Given text:

○ ○ ○ ○ ○ ○ ○

In today’s dynamic market environment, many organisations have been driven by rapid change in both technology and the global market to seek a new way of conducting business for survival and growth. The need for organisations to adapt their structures, strategies, and technology to suit the new environment is also becoming more and more critical (Nerur & Mahapatra, 2005).

In particular, SMEs recognise a need for new Information Technology and Information Systems (IT/IS) functions to support business strategies, and provide new services to the market (Papp, 1999). In this study the term SMEs is defined as business establishments having less than 250 employees (EuropeanCommision, 2005). Since the late 1980s, IT/IS has played an increasingly strategic role in changing marketing characteristics (Johnston & Carrico, 1988). ICT (Information and Communications Technologies) has also been highlighted as a strategic weapon in gaining a competitive position in the marketplace for SMEs (Hussin, King, & Cragg, 2002; Ismail & King, 2007). Throp (1998) suggests successful utilisation of ICT (and the implied close alignment of business and IT/IT strategy) can provide sustainable competitive advantage for the organisation, regardless of size. However, Levy, Powell, & Yetton (2003) suggest that the alignment process in SMEs varies from larger organisations. In addition, ICT adoption decisions in SMEs are most frequently made by the owner, who often shows little concern for IT strategic planning.

○ ○ ○ ○ ○ ○ ○

Dataset:

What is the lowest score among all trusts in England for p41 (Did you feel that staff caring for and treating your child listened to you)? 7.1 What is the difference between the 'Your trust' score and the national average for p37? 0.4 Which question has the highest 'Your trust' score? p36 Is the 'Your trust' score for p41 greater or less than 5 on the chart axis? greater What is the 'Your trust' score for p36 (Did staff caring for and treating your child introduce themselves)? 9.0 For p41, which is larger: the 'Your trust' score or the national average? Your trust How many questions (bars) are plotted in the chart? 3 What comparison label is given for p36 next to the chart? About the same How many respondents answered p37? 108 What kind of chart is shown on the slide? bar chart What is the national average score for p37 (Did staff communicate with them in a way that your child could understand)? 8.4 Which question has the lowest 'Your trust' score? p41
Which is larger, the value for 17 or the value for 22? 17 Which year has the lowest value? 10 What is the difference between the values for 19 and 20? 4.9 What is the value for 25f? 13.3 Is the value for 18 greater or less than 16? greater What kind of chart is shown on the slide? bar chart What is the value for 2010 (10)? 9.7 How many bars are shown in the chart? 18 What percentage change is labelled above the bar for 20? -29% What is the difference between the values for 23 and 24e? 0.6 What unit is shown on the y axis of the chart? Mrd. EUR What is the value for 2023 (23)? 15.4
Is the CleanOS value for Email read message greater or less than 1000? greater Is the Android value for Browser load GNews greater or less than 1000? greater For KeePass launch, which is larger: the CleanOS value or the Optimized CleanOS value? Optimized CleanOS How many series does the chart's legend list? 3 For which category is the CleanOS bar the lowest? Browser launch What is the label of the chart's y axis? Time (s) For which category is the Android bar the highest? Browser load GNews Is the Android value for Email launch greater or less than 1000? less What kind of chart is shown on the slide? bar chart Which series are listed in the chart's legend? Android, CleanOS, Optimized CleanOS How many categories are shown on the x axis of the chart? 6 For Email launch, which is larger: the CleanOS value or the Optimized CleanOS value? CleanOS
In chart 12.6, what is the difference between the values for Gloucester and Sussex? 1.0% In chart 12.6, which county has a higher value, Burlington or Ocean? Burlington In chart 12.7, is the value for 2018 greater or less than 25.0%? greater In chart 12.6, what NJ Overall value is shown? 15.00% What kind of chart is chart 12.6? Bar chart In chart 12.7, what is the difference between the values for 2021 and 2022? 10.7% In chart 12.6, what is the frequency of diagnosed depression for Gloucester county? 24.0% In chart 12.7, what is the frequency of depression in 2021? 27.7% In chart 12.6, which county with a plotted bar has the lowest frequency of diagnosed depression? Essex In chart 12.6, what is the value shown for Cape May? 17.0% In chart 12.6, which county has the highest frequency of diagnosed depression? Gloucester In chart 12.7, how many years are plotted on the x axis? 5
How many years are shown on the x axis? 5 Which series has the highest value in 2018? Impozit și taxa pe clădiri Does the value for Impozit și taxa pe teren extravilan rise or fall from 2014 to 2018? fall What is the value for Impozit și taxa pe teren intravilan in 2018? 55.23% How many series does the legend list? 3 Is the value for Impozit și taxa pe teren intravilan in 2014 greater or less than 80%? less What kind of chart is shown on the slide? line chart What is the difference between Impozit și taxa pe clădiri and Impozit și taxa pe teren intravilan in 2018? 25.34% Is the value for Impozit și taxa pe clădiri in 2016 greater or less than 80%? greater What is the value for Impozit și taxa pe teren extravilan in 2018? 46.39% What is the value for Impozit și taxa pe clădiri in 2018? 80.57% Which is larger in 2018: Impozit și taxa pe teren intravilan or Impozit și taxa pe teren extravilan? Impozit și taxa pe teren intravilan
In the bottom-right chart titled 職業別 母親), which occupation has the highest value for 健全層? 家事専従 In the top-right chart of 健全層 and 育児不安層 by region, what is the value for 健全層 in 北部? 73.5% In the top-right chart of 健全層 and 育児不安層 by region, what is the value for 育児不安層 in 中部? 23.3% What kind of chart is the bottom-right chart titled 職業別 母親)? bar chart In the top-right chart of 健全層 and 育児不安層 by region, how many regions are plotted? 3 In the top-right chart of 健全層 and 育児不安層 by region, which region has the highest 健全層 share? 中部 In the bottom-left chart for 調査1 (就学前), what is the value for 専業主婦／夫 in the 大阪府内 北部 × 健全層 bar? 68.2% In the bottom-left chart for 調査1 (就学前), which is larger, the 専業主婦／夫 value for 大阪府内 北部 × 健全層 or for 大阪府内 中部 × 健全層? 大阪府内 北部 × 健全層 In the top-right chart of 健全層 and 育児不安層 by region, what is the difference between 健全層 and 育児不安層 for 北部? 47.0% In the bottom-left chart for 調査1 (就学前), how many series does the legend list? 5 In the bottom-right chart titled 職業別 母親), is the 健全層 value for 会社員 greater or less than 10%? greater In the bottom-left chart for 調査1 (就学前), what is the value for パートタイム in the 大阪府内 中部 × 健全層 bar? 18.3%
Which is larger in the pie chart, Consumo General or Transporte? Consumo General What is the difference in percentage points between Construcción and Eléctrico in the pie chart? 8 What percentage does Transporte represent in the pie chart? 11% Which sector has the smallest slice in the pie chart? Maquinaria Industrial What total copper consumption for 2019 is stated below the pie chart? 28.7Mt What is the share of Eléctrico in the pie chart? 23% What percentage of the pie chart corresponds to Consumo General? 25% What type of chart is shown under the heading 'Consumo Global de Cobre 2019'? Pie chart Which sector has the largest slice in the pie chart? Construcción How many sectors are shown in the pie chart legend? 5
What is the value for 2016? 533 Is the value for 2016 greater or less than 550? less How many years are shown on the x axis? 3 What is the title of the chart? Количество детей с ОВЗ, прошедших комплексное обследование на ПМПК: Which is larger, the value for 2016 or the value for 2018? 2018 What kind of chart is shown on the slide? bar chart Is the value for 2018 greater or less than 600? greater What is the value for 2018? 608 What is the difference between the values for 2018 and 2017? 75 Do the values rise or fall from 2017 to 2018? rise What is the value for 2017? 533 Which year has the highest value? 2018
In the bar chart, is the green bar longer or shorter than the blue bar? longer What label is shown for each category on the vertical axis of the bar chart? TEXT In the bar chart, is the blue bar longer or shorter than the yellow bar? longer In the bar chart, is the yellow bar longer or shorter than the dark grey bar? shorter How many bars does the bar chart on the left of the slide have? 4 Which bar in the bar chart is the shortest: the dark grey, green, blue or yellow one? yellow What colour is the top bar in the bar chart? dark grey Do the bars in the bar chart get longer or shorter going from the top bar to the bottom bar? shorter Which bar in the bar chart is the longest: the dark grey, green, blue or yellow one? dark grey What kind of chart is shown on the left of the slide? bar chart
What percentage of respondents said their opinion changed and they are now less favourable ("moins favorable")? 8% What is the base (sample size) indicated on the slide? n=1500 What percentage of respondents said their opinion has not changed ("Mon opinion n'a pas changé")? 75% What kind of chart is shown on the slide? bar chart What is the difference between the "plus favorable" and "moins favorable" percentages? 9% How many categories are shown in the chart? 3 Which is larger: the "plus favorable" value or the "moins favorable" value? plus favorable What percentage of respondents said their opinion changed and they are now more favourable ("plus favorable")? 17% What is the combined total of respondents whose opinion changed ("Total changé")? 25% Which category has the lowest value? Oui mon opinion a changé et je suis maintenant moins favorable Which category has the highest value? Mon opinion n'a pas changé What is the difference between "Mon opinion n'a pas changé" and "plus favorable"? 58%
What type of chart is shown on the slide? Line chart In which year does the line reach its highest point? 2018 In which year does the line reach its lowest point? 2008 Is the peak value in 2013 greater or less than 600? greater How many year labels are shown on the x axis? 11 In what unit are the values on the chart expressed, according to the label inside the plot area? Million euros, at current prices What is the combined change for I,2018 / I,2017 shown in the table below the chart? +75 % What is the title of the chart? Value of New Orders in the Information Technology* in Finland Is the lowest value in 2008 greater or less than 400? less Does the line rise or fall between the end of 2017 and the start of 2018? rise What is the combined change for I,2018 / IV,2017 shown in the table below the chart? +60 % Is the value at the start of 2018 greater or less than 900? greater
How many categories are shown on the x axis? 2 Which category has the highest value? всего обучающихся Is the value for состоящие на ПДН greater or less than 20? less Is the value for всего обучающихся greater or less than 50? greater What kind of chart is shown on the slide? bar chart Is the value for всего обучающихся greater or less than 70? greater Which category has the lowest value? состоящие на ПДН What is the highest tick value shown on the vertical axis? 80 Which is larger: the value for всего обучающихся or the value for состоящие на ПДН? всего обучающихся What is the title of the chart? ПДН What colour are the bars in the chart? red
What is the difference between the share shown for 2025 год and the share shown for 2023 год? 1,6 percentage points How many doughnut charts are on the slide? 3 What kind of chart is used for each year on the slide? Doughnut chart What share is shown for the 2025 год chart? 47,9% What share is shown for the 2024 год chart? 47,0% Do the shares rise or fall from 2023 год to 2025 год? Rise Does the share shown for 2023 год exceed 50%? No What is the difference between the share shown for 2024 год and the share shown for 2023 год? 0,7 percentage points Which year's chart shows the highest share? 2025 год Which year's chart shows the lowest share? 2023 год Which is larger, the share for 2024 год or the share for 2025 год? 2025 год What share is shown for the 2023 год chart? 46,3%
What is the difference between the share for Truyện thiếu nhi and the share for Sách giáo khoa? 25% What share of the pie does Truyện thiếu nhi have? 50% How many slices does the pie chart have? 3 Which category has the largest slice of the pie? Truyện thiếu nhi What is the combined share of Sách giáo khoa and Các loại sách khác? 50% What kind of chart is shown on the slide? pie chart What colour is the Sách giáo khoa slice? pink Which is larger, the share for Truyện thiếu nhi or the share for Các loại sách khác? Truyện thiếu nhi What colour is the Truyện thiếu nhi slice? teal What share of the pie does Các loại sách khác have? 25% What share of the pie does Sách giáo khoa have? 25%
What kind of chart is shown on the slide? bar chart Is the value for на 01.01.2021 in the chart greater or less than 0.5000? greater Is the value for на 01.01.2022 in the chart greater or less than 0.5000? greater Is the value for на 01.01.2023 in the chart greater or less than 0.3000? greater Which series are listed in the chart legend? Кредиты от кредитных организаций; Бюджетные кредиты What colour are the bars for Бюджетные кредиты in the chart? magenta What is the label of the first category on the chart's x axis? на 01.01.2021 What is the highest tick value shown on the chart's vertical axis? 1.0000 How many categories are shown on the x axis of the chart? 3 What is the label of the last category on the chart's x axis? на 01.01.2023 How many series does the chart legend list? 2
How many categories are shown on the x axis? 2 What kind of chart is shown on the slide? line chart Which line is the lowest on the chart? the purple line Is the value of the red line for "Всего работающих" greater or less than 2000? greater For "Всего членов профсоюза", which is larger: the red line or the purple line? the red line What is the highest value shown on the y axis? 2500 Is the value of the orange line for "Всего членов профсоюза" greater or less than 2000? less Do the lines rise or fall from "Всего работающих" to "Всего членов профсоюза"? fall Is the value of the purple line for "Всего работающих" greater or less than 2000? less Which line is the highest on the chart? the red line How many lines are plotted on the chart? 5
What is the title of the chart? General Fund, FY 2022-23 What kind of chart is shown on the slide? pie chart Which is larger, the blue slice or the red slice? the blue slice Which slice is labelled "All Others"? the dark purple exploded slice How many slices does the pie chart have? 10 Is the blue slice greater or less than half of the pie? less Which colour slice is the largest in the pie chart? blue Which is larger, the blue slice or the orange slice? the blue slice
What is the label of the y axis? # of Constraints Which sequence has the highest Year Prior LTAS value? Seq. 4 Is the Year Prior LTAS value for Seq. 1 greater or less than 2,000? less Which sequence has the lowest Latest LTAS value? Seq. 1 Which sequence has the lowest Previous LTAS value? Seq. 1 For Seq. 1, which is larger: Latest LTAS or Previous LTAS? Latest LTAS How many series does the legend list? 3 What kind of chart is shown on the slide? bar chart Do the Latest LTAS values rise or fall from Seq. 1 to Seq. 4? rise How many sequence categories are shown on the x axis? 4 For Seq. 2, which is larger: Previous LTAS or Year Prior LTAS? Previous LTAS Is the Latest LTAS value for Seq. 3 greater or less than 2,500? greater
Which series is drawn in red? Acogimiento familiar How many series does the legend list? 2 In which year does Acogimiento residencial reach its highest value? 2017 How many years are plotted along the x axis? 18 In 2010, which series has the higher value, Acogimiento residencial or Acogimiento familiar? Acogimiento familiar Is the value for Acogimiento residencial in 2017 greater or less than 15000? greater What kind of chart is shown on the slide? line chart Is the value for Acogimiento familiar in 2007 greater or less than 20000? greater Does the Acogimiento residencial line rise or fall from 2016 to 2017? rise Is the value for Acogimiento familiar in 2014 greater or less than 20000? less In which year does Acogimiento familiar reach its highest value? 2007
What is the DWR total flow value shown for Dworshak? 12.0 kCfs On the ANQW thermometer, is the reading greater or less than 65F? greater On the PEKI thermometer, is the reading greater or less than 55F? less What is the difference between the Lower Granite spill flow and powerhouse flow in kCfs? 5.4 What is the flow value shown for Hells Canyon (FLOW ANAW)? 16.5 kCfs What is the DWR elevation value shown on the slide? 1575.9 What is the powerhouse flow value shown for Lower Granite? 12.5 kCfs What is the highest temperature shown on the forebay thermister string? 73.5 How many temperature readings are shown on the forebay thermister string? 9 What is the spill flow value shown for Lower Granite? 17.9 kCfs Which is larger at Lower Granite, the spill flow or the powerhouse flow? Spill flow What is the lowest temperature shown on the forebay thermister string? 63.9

○ ○ ○ ○ ○ ○ ○

Required action A: In the passage on SMEs and information technology, how is the term SMEs defined?
Required action B:
Do the following statements agree with the passage on SMEs and information technology? Answer yes or no for each, and quote the deciding words.
(i) IT/IS has played an increasingly strategic role since the late 1980s.
(ii) The alignment process in SMEs is the same as in larger organizations.
(iii) In SMEs, ICT adoption decisions are most often made by a committee of managers.
Required action C: Using the passage on SMEs and information technology, rewrite the paragraph beginning "In particular, SMEs recognise" as a bulleted list that keeps its main facts.

Result A: Business establishments having less than 250 employees.

Result B:
(i) Yes: "Since the late 1980s, IT/IS has played an increasingly strategic role in changing marketing characteristics"
(ii) No: "the alignment process in SMEs varies from larger organisations"
(iii) No: "ICT adoption decisions in SMEs are most frequently made by the owner"

Result C:
- SMEs see a need for new IT/IS functions to support business strategies and offer new services to the market.
- In this study, SMEs are business establishments with fewer than 250 employees.
- Since the late 1980s, IT/IS has played a growing strategic role in changing marketing characteristics.
- ICT is seen as a strategic weapon that helps SMEs gain a competitive position.
- Successful use of ICT can provide sustainable competitive advantage regardless of organization size.
- The alignment process in SMEs differs from that in larger organizations.
- ICT adoption decisions in SMEs are most often made by the owner, who often shows little concern for IT strategic planning.